- Directive -
Format the lines of the records between the line holding "Which of the railroad" and the line holding "(x=360, y=278), (x=130, y=252), (x=411, y=103)", inclusive, as a Markdown table with the columns Row and Line, numbering each row and omitting blank lines.

- Data for this exercise -
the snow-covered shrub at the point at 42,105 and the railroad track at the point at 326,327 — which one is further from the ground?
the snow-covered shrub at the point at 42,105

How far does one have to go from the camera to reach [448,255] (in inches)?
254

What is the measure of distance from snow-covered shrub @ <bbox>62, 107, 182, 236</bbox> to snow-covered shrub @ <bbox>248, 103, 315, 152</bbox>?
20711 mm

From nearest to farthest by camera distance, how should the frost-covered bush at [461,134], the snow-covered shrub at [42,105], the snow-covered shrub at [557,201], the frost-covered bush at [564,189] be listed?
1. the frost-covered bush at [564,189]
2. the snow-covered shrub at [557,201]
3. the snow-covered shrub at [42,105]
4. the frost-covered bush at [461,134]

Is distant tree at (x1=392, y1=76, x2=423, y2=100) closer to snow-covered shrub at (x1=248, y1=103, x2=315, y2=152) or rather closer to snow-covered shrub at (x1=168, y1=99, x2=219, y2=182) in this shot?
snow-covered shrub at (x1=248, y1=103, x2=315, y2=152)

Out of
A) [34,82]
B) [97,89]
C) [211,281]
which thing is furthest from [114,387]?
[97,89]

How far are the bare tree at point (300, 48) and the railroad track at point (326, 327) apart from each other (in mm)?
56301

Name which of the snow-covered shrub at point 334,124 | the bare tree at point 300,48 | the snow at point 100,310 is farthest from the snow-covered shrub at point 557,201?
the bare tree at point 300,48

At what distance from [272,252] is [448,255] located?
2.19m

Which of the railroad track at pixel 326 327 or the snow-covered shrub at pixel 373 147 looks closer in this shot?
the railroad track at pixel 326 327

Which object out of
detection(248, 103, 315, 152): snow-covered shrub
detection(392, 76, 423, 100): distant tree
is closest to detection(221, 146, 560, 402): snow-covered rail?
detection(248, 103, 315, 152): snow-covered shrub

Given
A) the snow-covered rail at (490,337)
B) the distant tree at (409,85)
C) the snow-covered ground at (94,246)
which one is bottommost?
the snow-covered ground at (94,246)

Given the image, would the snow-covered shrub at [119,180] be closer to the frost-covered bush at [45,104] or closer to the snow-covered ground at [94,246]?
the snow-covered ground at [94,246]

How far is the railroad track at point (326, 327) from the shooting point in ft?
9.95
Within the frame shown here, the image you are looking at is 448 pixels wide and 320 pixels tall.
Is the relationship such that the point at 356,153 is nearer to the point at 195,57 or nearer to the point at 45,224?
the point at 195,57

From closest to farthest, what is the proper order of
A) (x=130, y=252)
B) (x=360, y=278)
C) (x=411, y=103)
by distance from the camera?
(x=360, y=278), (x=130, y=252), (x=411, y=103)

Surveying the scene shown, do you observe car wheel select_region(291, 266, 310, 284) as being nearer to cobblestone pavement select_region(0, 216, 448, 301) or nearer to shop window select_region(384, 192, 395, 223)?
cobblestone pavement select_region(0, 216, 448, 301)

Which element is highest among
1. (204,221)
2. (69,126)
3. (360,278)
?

- Solution for this problem -
| Row | Line |
|---|---|
| 1 | Which of the railroad track at pixel 326 327 or the snow-covered shrub at pixel 373 147 looks closer in this shot? |
| 2 | the railroad track at pixel 326 327 |
| 3 | Which object out of |
| 4 | detection(248, 103, 315, 152): snow-covered shrub |
| 5 | detection(392, 76, 423, 100): distant tree |
| 6 | is closest to detection(221, 146, 560, 402): snow-covered rail? |
| 7 | detection(248, 103, 315, 152): snow-covered shrub |
| 8 | Given |
| 9 | A) the snow-covered rail at (490,337) |
| 10 | B) the distant tree at (409,85) |
| 11 | C) the snow-covered ground at (94,246) |
| 12 | which one is bottommost? |
| 13 | the snow-covered ground at (94,246) |
| 14 | Given the image, would the snow-covered shrub at [119,180] be closer to the frost-covered bush at [45,104] or closer to the snow-covered ground at [94,246]? |
| 15 | the snow-covered ground at [94,246] |
| 16 | How far is the railroad track at point (326, 327) from the shooting point in ft? |
| 17 | 9.95 |
| 18 | Within the frame shown here, the image you are looking at is 448 pixels wide and 320 pixels tall. |
| 19 | Is the relationship such that the point at 356,153 is nearer to the point at 195,57 or nearer to the point at 45,224? |
| 20 | the point at 195,57 |
| 21 | From closest to farthest, what is the proper order of |
| 22 | A) (x=130, y=252) |
| 23 | B) (x=360, y=278) |
| 24 | C) (x=411, y=103) |
| 25 | by distance from the camera? |
| 26 | (x=360, y=278), (x=130, y=252), (x=411, y=103) |